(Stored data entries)
>>>>

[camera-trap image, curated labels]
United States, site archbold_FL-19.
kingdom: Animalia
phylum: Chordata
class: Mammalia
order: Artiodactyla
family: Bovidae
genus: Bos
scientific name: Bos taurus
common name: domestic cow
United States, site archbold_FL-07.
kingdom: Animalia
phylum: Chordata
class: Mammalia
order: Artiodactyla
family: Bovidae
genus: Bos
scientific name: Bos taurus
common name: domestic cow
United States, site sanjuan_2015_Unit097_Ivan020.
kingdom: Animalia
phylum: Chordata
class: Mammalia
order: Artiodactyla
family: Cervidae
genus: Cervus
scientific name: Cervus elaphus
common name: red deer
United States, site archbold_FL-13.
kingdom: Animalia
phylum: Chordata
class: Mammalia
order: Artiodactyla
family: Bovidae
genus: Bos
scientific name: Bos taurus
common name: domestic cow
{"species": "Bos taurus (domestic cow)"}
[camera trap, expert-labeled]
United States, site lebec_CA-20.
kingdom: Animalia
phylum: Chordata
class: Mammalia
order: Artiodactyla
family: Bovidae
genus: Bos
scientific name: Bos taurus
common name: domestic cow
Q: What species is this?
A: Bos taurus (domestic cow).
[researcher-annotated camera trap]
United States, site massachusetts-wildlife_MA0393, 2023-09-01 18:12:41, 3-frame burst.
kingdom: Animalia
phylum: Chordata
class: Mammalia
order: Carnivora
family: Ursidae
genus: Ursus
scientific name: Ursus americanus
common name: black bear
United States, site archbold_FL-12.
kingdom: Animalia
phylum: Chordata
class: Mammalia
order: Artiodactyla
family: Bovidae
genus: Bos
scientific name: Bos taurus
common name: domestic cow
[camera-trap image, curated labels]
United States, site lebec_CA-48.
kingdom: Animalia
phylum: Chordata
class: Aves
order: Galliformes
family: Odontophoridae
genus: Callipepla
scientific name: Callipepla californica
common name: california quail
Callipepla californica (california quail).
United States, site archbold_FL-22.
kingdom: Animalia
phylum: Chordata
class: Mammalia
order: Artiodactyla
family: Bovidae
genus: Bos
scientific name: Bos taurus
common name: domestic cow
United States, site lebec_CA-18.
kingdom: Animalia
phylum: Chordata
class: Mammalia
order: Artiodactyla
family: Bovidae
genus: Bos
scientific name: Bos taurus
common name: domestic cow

<<<<

Directions for this task — Look through the entries above for the word "United". Copy every line where it shows up.

Response —
United States, site archbold_FL-19.
United States, site archbold_FL-07.
United States, site sanjuan_2015_Unit097_Ivan020.
United States, site archbold_FL-13.
United States, site lebec_CA-20.
United States, site massachusetts-wildlife_MA0393, 2023-09-01 18:12:41, 3-frame burst.
United States, site archbold_FL-12.
United States, site lebec_CA-48.
United States, site archbold_FL-22.
United States, site lebec_CA-18.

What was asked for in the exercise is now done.